OPERAZIONE ‘PREDOMINIO’: STELLARIO BRIGANDI’ PATTEGGIA UNA CONDANNA A 4 ANNI, GIOVANNI IENI A 3 ANNI E 4 MESI

16 Ottobre 2020 Inchieste/Giudiziaria

Nell’udienza preliminare dell’operazione “Predominio”, sul nuovo assetto del clan di Giostra a Messina sono stati decisi due patteggiamenti e una serie di istanze di ammissione al rito abbreviato.

Davanti al gup Valeria Curatolo, tutti gli imputati hanno chiesto di essere giudicati col giudizio abbreviato, ad eccezione di Stellario Brigandì e Giovanni Ieni che hanno patteggiato il primo 4 anni di reclusione e 8.000 euro di multa, il secondo 3 anni e 4 mesi di reclusione, oltre a 12.000 euro di multa.

Nello specifico, hanno manifestato la volontà di saltare la fase dibattimentale Alberto e Michele Alleruzzo, Angelo Arrigo, Vincenzo Barbera, Orazio Bellissima, Nicola Galletta, Cosimo Maceli, Pasquale Pietropaolo, Antonino Stracuzzi, Gaetano Barbera, Salvatore Bonaffini e Giuseppe Cutè.

L’INCHIESTA PREDOMINIO.

E’ stata definita la mafia dei pentiti. Un clan composto da collaboratori di giustizia scoperto grazie alla tenacia della procura di Messina guidata di Maurizio De Lucia. È nella città dello Stretto che erano tornati cinque ex pentiti di mafia, dove avevano ricostruito la cosca, si erano armati e ripresi il controllo del territorio dedicandosi ai più classici degli affari illeciti: estorsioni e traffico di droga.

L’inchiesta ha portato a quattordici misure cautelari in totale – 13 in carcere e una di arresti domiciliari – ed è nata un anno fa, quando la polizia ha scoperto che un gruppo di ex pentiti messinesi, protagonisti di spicco dei clan negli anni ’80 e ’90, erano tornati in città dopo aver espiato la pena e aver concluso il percorso di collaborazione.

Il personaggio chiave dell’inchiesta coordinata della Dda di Messina è l’ex pentito Nicola Galletta, killer del clan di Giostra, condannato all’ergastolo per l’omicidio di Letterio Rizzo, inteso “u ferraiolu”, boss ucciso il 23 febbraio del 1991. Mafioso dello stesso clan, Rizzo fu eliminato nel corso della guerra scoppiata all’interno della cosca.
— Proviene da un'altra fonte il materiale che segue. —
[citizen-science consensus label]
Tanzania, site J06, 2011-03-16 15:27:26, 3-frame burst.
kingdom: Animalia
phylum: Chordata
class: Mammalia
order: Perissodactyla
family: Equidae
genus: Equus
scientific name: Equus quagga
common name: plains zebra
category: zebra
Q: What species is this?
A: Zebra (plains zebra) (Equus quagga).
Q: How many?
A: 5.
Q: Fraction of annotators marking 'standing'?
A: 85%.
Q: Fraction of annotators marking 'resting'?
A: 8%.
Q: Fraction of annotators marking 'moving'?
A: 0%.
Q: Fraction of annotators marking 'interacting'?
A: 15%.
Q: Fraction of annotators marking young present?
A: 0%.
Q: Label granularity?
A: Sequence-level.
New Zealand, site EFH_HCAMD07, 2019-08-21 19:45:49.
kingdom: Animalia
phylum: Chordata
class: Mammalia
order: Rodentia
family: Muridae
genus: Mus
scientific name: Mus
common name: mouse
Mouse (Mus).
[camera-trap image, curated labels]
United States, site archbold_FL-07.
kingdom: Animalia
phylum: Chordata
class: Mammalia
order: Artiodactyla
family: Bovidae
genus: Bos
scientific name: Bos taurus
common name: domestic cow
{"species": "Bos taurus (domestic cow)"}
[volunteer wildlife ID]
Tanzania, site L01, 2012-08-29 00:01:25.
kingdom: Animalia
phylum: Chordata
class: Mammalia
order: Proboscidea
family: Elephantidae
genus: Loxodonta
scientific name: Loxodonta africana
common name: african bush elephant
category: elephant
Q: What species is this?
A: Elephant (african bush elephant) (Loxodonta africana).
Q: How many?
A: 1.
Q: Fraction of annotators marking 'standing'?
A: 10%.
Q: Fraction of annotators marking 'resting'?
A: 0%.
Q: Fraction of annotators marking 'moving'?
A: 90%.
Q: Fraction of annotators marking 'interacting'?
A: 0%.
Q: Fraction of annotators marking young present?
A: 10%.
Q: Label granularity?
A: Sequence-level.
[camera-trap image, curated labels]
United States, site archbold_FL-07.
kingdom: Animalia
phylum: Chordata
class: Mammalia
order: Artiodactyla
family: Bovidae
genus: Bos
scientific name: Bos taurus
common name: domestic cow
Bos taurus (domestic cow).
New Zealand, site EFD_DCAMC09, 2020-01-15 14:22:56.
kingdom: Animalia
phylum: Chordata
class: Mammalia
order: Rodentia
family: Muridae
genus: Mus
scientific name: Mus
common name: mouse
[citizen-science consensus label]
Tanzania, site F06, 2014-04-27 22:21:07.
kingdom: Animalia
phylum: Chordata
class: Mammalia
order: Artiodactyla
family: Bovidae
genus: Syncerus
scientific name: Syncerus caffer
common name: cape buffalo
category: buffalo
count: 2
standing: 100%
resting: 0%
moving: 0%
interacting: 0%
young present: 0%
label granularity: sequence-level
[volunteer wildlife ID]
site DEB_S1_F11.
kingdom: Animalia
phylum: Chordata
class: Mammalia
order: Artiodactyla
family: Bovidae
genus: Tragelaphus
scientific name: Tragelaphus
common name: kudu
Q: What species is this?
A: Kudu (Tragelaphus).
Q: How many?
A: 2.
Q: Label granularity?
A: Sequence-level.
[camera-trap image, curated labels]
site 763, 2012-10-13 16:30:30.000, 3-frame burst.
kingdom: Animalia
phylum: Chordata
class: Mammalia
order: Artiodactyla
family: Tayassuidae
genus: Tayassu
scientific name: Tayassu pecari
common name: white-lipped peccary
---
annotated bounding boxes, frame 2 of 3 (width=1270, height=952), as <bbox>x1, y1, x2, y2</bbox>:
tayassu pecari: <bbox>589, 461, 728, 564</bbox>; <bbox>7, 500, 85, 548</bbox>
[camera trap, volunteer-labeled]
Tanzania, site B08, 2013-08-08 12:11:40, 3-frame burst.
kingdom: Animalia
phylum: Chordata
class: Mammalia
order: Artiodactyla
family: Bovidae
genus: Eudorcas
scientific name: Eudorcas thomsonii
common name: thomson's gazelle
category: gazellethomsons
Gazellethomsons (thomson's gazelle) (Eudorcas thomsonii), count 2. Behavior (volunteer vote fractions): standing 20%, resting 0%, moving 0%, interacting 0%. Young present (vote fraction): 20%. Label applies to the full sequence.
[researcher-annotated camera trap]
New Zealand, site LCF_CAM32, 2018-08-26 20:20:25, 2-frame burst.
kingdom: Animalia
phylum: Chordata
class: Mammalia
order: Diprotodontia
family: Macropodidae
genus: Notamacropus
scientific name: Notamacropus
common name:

Galletta ha scontato anche una condanna a 18 anni per mafia. E’ stato recluso al 41 bis per anni. Nell’ultimo periodo era in detenzione domiciliare. Le dichiarazioni rese da Galletta  tra il 2005 e il 2006 hanno riguardato diversi omicidi, traffico di stupefacenti, estorsioni, rapine, la ricostruzione degli organigrammi e dei rapporti esistenti tra i vari gruppi criminali di Messina e i collegamenti con la criminalità organizzata di Barcellona Pozzo di Gotto, Catania e nella Provincia di Reggio Calabria.

Da quasi un anno gli investigatori indagavano usando intercettazioni, pedinamenti e analisi dei traffici telefonici. In questo modo hanno accertato l’esistenza di due organizzazioni criminali, una di tipo mafioso, l’altra con il principale scopo di trafficare in droga, legate tra loro da interessi illeciti comuni. Le organizzazioni “sorelle” avevano assunto un ruolo negli ambienti criminali tale da incidere sulle dinamiche del malaffare messinese. Per decidere gli affari gli associati si incontravano in un ristorante del centro, gestito da Nicola Galletta.